Insync investors enjoyed a positive return from a tumultuous negative month, out-performing the benchmark again. This result continues across all time periods noted below. How Insync achieve it is quite different to most. Disruption is now a popular term. Insync has 10 years of investing in disruption but with important nuances not shared by others, and this is key to the return and risk outcomes delivered.
Insync continues generating strong consistent outperformance against the benchmark because of its unique approach to investing in global megatrends.
Whilst many try to correctly forecast economic recovery shapes (in vain), Insync invests in highly profitable companies with long runways of growth. They are not dependent on economic cycles or their ‘shape’. A higher probability of identifying winning companies of tomorrow results.

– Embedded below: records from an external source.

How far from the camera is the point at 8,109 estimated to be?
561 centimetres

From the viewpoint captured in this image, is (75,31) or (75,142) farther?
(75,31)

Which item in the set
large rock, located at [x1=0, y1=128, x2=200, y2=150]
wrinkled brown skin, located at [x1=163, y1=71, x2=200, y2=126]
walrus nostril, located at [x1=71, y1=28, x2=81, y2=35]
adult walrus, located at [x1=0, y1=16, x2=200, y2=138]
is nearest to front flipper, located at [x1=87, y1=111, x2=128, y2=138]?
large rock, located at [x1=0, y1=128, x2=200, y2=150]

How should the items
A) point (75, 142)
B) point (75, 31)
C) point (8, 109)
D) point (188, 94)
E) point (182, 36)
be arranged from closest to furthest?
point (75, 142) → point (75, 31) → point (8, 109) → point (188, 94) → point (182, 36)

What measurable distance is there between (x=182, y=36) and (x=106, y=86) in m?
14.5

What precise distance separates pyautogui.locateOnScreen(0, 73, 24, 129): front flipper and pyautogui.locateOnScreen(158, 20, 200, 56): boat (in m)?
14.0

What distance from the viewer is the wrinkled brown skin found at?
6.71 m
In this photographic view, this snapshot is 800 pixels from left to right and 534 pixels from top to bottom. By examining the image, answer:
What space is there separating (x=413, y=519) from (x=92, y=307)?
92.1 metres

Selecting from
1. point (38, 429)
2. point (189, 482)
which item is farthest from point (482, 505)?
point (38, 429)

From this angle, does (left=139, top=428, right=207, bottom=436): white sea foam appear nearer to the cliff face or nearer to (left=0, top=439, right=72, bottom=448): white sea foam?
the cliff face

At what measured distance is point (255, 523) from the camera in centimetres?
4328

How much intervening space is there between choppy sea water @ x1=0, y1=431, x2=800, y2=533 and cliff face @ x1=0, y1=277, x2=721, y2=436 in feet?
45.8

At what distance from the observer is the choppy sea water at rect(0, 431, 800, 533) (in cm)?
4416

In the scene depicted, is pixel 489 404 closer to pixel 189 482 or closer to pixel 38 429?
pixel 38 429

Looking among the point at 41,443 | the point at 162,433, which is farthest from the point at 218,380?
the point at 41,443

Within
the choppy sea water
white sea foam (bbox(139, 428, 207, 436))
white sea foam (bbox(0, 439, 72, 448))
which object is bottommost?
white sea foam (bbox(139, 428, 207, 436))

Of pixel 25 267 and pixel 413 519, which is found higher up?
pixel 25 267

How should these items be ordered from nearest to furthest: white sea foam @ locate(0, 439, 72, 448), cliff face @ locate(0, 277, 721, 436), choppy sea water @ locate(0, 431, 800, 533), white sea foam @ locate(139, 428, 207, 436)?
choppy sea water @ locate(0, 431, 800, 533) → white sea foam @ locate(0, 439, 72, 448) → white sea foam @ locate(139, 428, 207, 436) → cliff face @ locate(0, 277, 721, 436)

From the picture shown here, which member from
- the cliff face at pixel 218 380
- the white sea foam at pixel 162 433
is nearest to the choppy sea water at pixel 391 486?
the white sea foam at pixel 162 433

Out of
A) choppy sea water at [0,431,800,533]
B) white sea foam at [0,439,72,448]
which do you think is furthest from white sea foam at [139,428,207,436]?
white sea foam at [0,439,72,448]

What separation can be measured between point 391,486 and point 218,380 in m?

Even Federal Reserve estimates for how far GDP would fall have significantly changed over the past three months (along with governments and the IMF etc). The Fed’s latest is a decline of -3.7 % by year’s end, compared to June expectations of -6.5%. A massive divergence! Best of luck if your fund managers are relying on these forecasts in guiding their investment strategy.
A rifle like approach: Insync’s high-conviction, low trading, megatrend driven process avoids wasting precious time on crystal ball gazing and taking unnecessary timing risk from sitting in cash.
It is important for investors to understand how their fund managers generate returns. Insync’s risk and returns come from stock-picking (idiosyncratic risk) as opposed to market timing risk (systematic risk).